Your instructions
Transcribe the passage on fat loss and muscle gain, starting with "There are always" and going on through "want to go.".

Page text
****
If you're fairly lean and muscular, two pounds per week is a realistic, sustainable goal. Pushing for faster fat loss is more likely to lead to muscle loss and a fat-loss plateau.
A basic dietary approach is to take your body weight (pounds) x 15 to find your caloric maintenance. If you weigh 200 pounds, your daily calories will be roughly 3000. This number estimates the calories you'd consume to maintain your current physique.
A 20-30% deficit is a good place to start. Research by Huovinen found that male athletes successfully lose fat without significant decreases in testosterone or drops in performance with about a 25% deficit. Start with a 20% deficit, track your progress, and cap your deficit at 30% if you plateau.
Unless you've been eating like an 11-year-old girl, 20-30% should be a steep-enough calorie deficit to help you drop 1-2 pounds per week. Need a detailed plan? Check out this aggressive diet.
It takes much longer to build muscle than it does to lose fat. You can lose pounds of fat in weeks. Gaining appreciable mass takes months and years.
Here's a helpful chart from researcher Alan Aragon covering the maximum amount of drug-free mass you can expect to build:
- Beginner: 1 to 1.5% total body weight per month
- Intermediate: .5 to 1% total body weight per month
- Advanced: .25 to .5% total body weight per month
If you're a beginner, 1.5 to 2.5 pounds per month of lean muscle mass is the upper limit of how much muscle you can build. This comes out to 12 to 25 pounds of muscle in a year.
If you're an intermediate lifter, meaning you've added significant strength and size already, fast results would be .75 to 1.5 pounds of muscle per month. This comes out to 6 to 12 pounds in a year.
If you're advanced and have spent years training hard, you're realistically looking at .25 to .75 pounds of muscle per month, or 3-6 pounds of muscle over a year, likely on the lower side.
Many lifters have unrealistic expectations of how fast they can get results. Or they compare the effectiveness of their training and diet to how fast they used to make progress in the gym. Both are pitfalls that relegate you to information overload and feeling helpless with your training.
The best option? Set your goal weight and reverse engineer how long it may take to get there. Drop the mini-cuts and every facet of fitness that doesn't help you add mass until you reach your goal.
Base your expectations on physiology so you don't mess up your psychology.
Radical objective feedback is the "secret" to building a great body. Whether you're doing a show and receiving feedback from judges or have a skilled coach, you need to hear the truth, no matter how upsetting it can be.
There are always parts of us that cling to the past. Unfortunately, the blinders of experience can prevent you from making the necessary changes to get where you want to go.
Nowhere is this as clear as lifters who follow the same workout they did in high school 40 years later... while obliterating their joints into sawdust.
Consider muscle growth and age. Adding 1-2 pounds per month is a great target, but you'll only hit the rates of "maximum muscle growth" if all aspects of your training, diet, and lifestyle are congruent with your goals.
This means you're sleeping 7-9 hours every night and actively reducing stress in your life. You're eating a calorie surplus of 10-20% every day and supplementing to grow. You're training hard, progressively overloading your body, and forcing muscle growth.
You can't blame a program or nutrition protocol for not working unless you're objectively following it to a T. We all have to swallow our pride and compare how invested we are to what we're doing.
Sometimes, we can't fully commit due to family, work, or social obligations. I get it. But without radical honesty and feedback, many people seek out novel tips and tricks when they actually need more consistency.
****
Input data
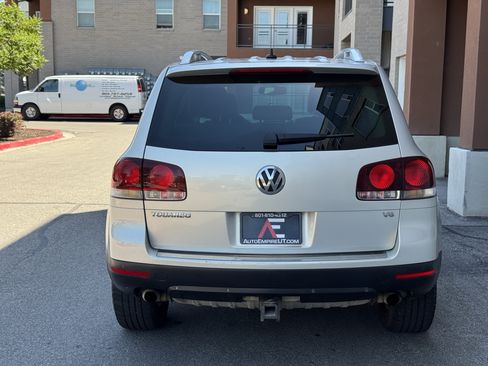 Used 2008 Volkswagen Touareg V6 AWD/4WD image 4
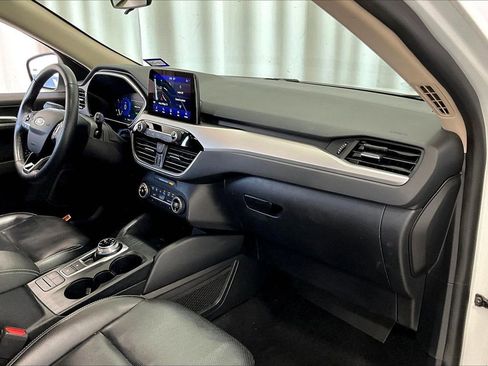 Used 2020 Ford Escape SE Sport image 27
****
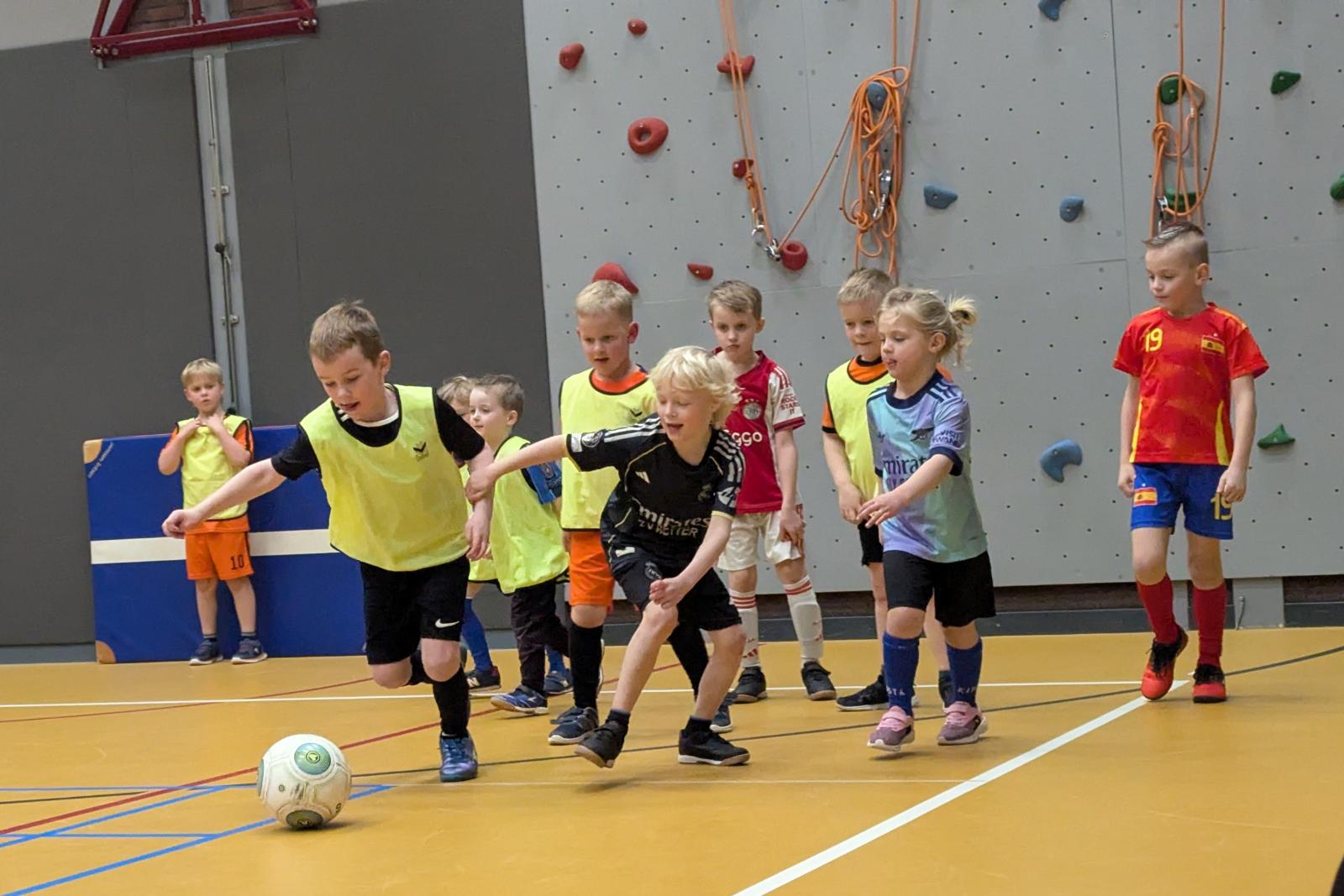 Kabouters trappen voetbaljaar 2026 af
****
Result
There are always parts of us that cling to the past. Unfortunately, the blinders of experience can prevent you from making the necessary changes to get where you want to go.